Valentine's Day in Sweden
Today is Valentine’s Day, and some of you may wonder what makes this day different from any other day. I’ve been told that in Japan, girls will give chocolate to boys that they’re interested in. One month later, on March 14th, the boys are expected to return the gesture, once again with chocolate. In Sweden we don’t have any such specific traditions. In fact, I would suspect that our Valentine’s Day differs little from Valentine’s Day in the US, as that is from where all the inspiration comes.
Before the 1960’s, few people took notice of Valentine’s Day, which in Sweden is known as ‘Alla Hjärtans Dag’ (the day of all hearts). It was commercial motives driven by the success in the US that changed all that, as companies started to produce heart-shaped sweets and other Valentine’s Day merchandise for the Swedish market. Still, it wasn’t until the 1990’s that Valentine’s Day was truly popularised in Sweden. Today, ‘Alla Hjärtans Dag’ is marked on all Swedish calendars, and although we have no strict traditions to observe, few people are ignorant of the special meaning of February 14th.
Watch the Wonder Host take on the subject of Valentine’s Day here:
What Swedes give away on Valentine’s Day
Of course, this is a day dedicated to love, so if something special is to be done, it should be romantic or a show of friendly affection. In stores you will find everything from heart-shaped sweets, to heart-shaped I-know-not-what. Basically, as long as it’s shaped like a heart, it’s good for Valentine’s Day. Many people buy something thus shaped, to give to a friend, a boy/girl friend, or someone they’re interested in. Apparently, stuffed bears carrying hearts are quite popular, although it remains unclear first and foremost why a bear would carry a heart, and secondly why it would be considered romantic – I rather wonder how he got hold of that heart, and given the claws...
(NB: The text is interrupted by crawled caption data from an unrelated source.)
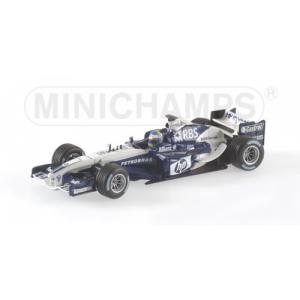Williams BMW FW27 N.Rosberg 2005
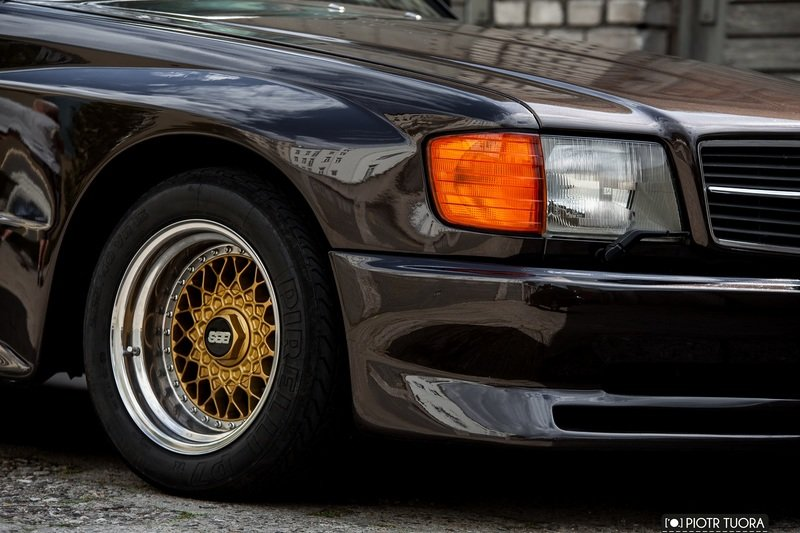 Mercedes Koenig Special_10.jpg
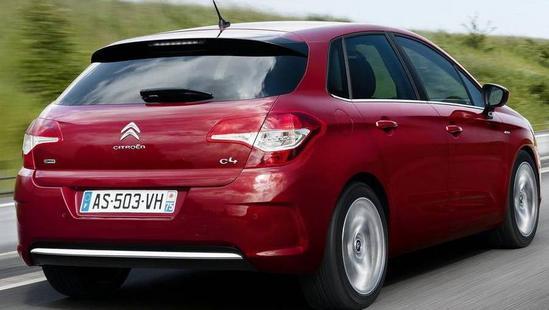 Citroën C4 3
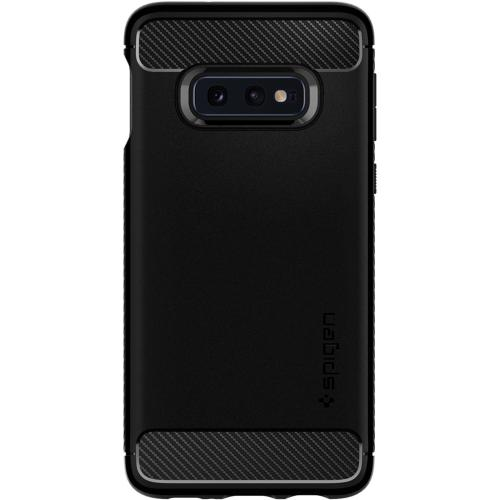 Rugged Armor Backcover voor de Samsung Galaxy S10 Lite - Zwart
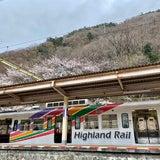 新島々駅から松本、そして帰路へ。/ 春の松本 温泉旅行 2021-7の記事画像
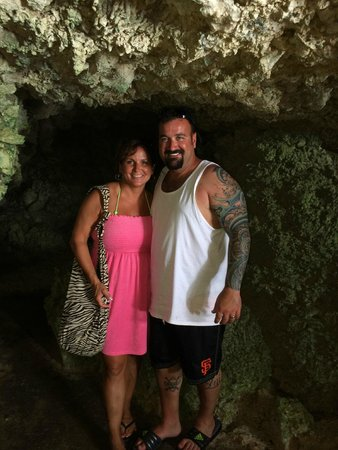 Secrets Wild Orchid Montego Bay: The Caves on our way to Mayfield Falls!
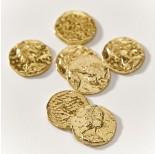 Zdjęcie - Srebrna moneta łącznik duży antyczny AG925 pozłacany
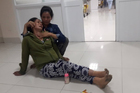 Bộ Y tế yêu cầu báo cáo vụ sản phụ tử vong sau ca mổ đẻ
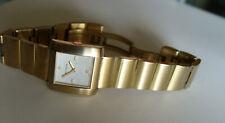 Bucherer Alfex Georg Plum Watch Needs New Battery Ronda Movement 4 J Swiss 319 B
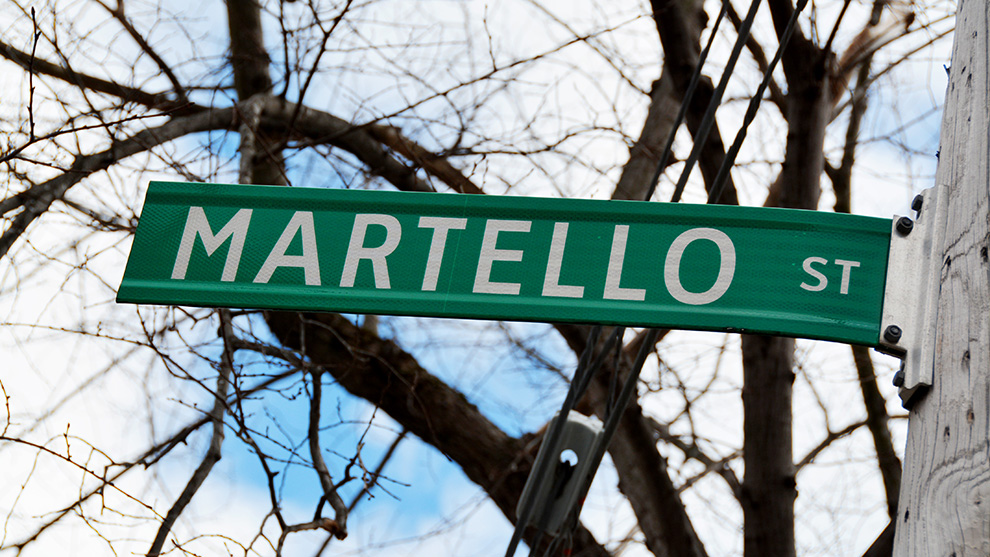 Martello Street will be no more in a few months.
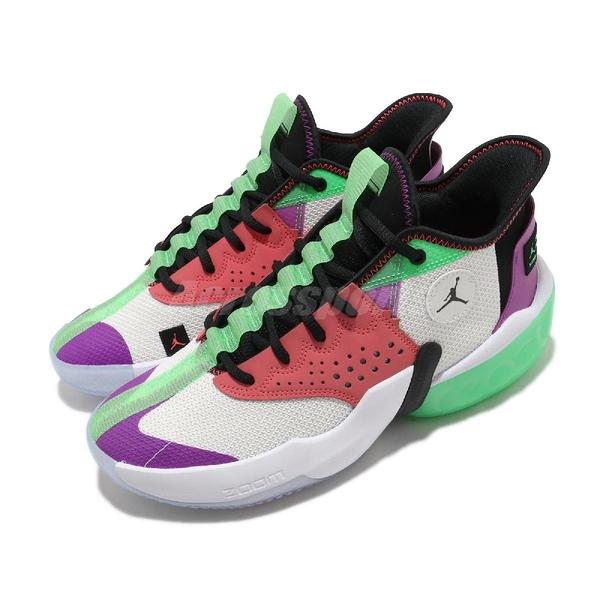 Nike 籃球鞋 Jordan React Elevation PF 白 綠 男鞋 運動鞋 喬丹 D77 【ACS】 CK6617-101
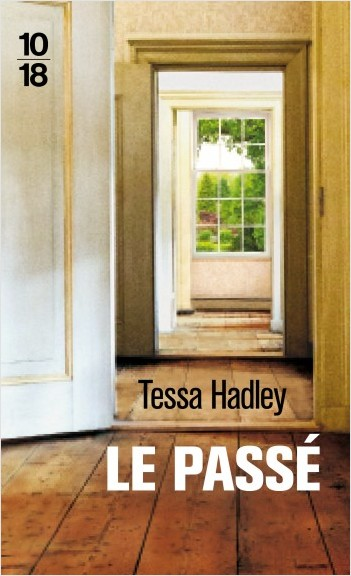 Le passé de Tessa Hadley  97822610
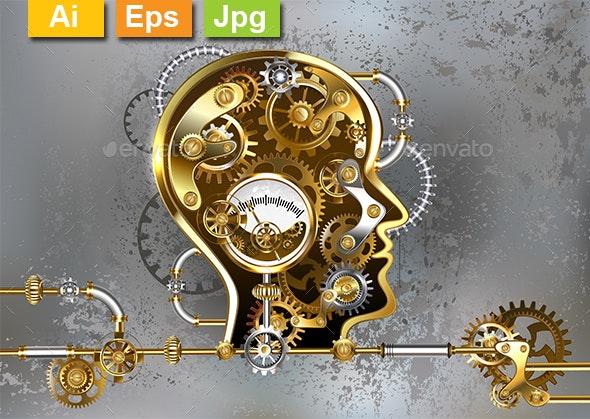 Steampunk Head with Manometer - Decorative Symbols Decorative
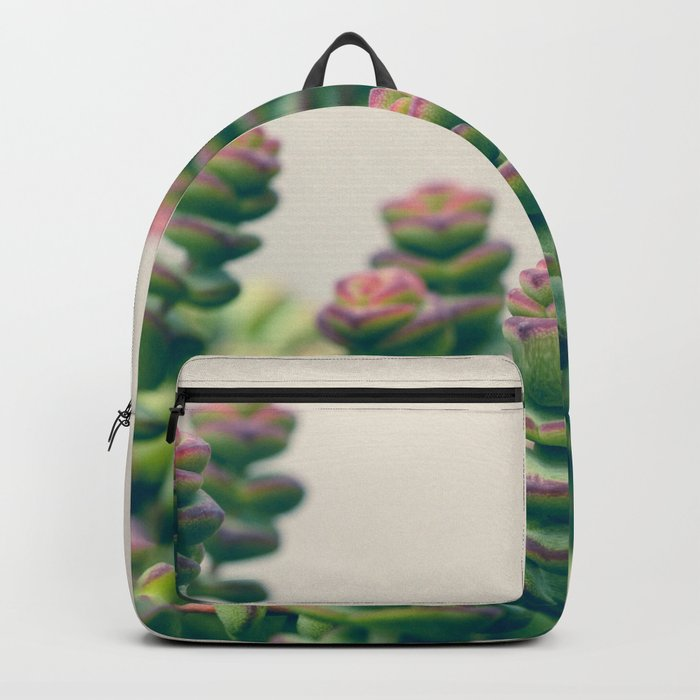 Pretty Little Succulents Backpack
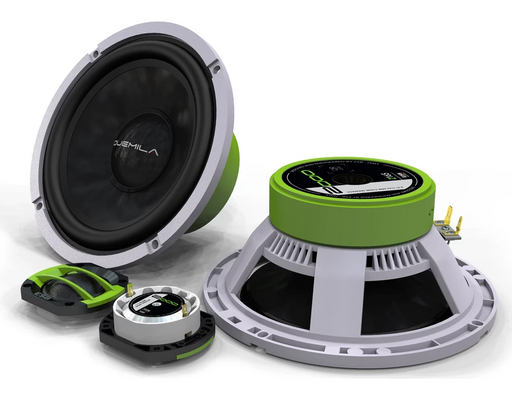 "ESB Audio 2.6K2 2000 Series 2-way 1"" and 6.5"" Midbass Speaker System"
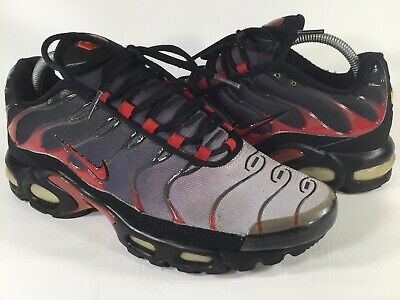 Details about Nike Air Max Plus Tn Grey Leather 2013 Mens Size 11 Rare 558571 002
Roses are also popular, although slightly complicated as so much can be said by the choice of colour. I won’t pretend to fully understand the subtle language of rose-colours, but apparently it’s quite versatile. Simply put, though:
- Red = romantic
- Pink = interest
- Yellow = friendship
Note of caution: As romantic as ten roses may sound, it apparently suggests a marriage proposal.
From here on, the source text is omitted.